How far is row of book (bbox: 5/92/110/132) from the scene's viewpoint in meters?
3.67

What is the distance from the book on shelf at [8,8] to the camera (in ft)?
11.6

☆ ☆ ☆ ☆ ☆

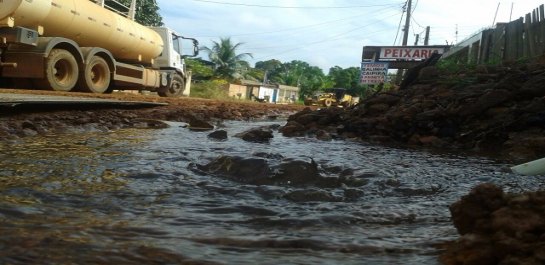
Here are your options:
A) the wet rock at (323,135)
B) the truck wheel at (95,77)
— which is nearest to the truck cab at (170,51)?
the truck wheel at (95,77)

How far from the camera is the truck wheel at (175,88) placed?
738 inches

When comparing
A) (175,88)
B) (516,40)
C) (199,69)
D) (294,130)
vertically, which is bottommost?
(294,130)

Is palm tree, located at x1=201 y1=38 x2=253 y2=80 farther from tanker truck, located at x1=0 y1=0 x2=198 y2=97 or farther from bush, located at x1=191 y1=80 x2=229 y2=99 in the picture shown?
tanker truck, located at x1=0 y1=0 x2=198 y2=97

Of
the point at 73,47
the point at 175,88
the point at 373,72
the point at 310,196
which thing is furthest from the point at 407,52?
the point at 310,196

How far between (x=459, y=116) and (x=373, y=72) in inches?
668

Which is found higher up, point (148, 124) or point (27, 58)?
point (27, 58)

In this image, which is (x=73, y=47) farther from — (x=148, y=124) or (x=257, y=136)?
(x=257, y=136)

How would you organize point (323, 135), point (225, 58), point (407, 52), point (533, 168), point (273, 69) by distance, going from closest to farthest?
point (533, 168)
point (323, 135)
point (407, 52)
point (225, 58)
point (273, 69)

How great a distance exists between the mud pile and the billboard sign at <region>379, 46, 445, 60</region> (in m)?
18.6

☆ ☆ ☆ ☆ ☆

**WHAT IS ASKED:** Collect each line of the data above that contains the string "inches", treating uppercase and lowercase as distinct.

**SOLVED EXERCISE:**
738 inches
How far between (x=459, y=116) and (x=373, y=72) in inches?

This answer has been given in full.